Department of Urology, Weill Cornell Medical College, New York, NY, USA.
Department of Urology, Weill Cornell Medical College, New York, NY, USA.
Eur Urol. 2016 Jul;70(1):195-202. doi: 10.1016/j.eururo.2016.03.028. Epub 2016 Apr 28.
Radical cystectomy is the gold-standard management for muscle-invasive bladder cancer, and there is debate concerning the comparative effectiveness of robotic-assisted (RARC) versus open radical cystectomy (ORC).
To compare utilization, perioperative, cost, and survival outcomes of RARC versus ORC.
DESIGN, SETTING, AND PARTICIPANTS: We identified bladder urothelial carcinoma treated with RARC (n=439) or ORC (n=7308) during 2002-2012 using the Surveillance, Epidemiology, and End Results Program-Medicare linked data.
Comparison of RARC versus ORC.
We used propensity score matching to compare perioperative and survival outcomes, including lymph node yield, perioperative complications, and healthcare costs.
Utilization of RARC increased from 0.7% of radical cystectomies in 2002 to 18.5% in 2012 (p<0.001). Women comprised 13.9% versus 18.1% (p=0.007) of RARC versus ORC, respectively. RARC was associated with greater lymph node yield with 41.5% versus 34.9% having ≥10 lymph nodes removed (relative risk 1.1, 95% confidence interval [CI] 1.01-1.22, p=0.03) and shorter mean length of hospitalization at 10.1 (± standard deviation 7.1) d versus 11.2 (± 8.6) d (p=0.004). While inpatient costs were similar, RARC was associated with increased home healthcare utilization (relative risk 1.14, 95% CI 1.04-1.26, p=0.009) and higher 30-d (p<0.01) and 90-d (p<0.01) costs. With a median follow-up of 44 mo (interquartile range 16-78), overall survival (hazard ratio 0.88, 95% CI 0.74-1.05) and cancer-specific survival (hazard ratio 0.91, 95% CI 0.66-1.26) were similar.

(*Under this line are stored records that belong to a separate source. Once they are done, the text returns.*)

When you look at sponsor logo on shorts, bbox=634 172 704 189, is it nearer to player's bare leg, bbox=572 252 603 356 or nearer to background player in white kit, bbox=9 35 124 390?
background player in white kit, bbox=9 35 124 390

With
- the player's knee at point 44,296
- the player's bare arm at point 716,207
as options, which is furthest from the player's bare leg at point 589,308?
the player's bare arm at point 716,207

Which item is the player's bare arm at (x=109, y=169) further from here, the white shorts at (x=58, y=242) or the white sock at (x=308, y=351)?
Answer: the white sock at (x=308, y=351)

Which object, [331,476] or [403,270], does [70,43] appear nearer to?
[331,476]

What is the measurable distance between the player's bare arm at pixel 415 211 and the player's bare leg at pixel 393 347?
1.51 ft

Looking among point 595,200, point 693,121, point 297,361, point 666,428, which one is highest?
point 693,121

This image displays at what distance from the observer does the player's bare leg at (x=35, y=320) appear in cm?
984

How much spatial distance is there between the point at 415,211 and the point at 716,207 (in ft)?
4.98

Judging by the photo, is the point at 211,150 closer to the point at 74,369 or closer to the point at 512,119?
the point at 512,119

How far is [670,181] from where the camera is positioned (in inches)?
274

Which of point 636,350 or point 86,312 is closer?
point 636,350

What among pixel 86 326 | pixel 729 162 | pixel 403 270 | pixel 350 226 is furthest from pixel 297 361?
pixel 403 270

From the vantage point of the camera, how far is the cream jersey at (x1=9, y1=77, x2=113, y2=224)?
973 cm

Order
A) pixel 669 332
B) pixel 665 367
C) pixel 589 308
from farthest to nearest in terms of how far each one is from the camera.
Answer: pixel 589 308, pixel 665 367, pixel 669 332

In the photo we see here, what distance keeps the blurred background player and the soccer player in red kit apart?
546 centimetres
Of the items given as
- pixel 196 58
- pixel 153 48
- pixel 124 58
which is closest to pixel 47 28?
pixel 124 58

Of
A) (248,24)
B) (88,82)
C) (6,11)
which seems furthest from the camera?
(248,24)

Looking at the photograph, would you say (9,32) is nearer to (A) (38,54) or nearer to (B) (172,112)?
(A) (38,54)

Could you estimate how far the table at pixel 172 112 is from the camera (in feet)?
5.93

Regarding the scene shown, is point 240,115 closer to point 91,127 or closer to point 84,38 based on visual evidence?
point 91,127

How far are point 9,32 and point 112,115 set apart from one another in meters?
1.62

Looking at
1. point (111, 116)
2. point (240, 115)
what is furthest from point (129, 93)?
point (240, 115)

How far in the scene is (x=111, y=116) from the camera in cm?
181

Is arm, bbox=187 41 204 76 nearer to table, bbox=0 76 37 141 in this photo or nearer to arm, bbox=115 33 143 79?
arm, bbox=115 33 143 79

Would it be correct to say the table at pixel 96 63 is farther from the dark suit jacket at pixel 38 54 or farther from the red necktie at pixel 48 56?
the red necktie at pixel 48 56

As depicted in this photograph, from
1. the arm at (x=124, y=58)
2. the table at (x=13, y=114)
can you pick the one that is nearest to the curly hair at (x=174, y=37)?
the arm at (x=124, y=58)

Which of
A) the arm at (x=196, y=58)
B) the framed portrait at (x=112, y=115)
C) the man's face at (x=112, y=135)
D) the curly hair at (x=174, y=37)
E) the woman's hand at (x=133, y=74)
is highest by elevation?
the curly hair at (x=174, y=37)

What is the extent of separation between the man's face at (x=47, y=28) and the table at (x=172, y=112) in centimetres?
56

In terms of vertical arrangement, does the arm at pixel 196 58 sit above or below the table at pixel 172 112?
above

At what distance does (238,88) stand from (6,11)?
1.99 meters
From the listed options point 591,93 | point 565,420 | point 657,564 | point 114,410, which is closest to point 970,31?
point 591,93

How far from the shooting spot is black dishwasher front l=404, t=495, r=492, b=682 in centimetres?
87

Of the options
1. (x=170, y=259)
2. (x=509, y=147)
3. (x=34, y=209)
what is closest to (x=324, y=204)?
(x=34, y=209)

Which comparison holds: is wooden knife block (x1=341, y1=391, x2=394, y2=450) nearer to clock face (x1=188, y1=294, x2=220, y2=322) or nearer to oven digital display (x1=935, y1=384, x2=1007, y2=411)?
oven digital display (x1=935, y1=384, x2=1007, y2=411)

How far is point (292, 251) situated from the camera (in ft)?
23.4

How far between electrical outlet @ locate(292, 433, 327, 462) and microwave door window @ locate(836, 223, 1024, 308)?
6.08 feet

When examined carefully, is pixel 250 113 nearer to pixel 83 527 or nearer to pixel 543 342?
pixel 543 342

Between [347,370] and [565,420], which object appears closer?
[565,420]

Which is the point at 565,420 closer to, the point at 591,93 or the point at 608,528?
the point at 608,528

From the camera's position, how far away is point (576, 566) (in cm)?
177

RARC provides equivalent perioperative and intermediate term outcomes to ORC. Additional long-term and randomized studies are needed for continued comparative effectiveness assessment of RARC versus ORC.
Our population-based US study demonstrates that robotic-assisted radical cystectomy has similar perioperative and survival outcomes albeit at higher costs.
根治性膀胱切除术是肌层浸润性膀胱癌的金标准治疗方法,对于机器人辅助(RARC)与开放根治性膀胱切除术(ORC)的比较效果仍存在争议。
比较 RARC 与 ORC 的应用、围手术期、成本和生存结局。
设计、地点和参与者:我们使用 2002 年至 2012 年期间监测、流行病学和最终结果计划-医疗保险关联数据,确定接受 RARC(n=439)或 ORC(n=7308)治疗的膀胱尿路上皮癌患者。
比较 RARC 与 ORC。
我们使用倾向评分匹配来比较围手术期和生存结局,包括淋巴结产量、围手术期并发症和医疗保健成本。
RARC 的使用率从 2002 年的根治性膀胱切除术的 0.7%增加到 2012 年的 18.5%(p<0.001)。女性分别占 RARC 与 ORC 的 13.9%和 18.1%(p=0.007)。RARC 与更大的淋巴结产量相关,分别有 41.5%和 34.9%的患者切除了≥10 个淋巴结(相对风险 1.1,95%置信区间[CI]1.01-1.22,p=0.03),住院时间平均缩短 10.1(±标准偏差 7.1)天至 11.2(±8.6)天(p=0.004)。尽管住院费用相似,但 RARC 与更高的家庭医疗保健利用率相关(相对风险 1.14,95%CI 1.04-1.26,p=0.009),30 天(p<0.01)和 90 天(p<0.01)的费用更高。中位随访 44 个月(四分位距 16-78)时,总生存(风险比 0.88,95%CI 0.74-1.05)和癌症特异性生存(风险比 0.91,95%CI 0.66-1.26)相似。
RARC 提供与 ORC 相当的围手术期和中期结果。需要进一步进行长期和随机研究,以继续评估 RARC 与 ORC 的比较效果。
我们的基于人群的美国研究表明,机器人辅助根治性膀胱切除术具有相似的围手术期和生存结局,尽管成本更高。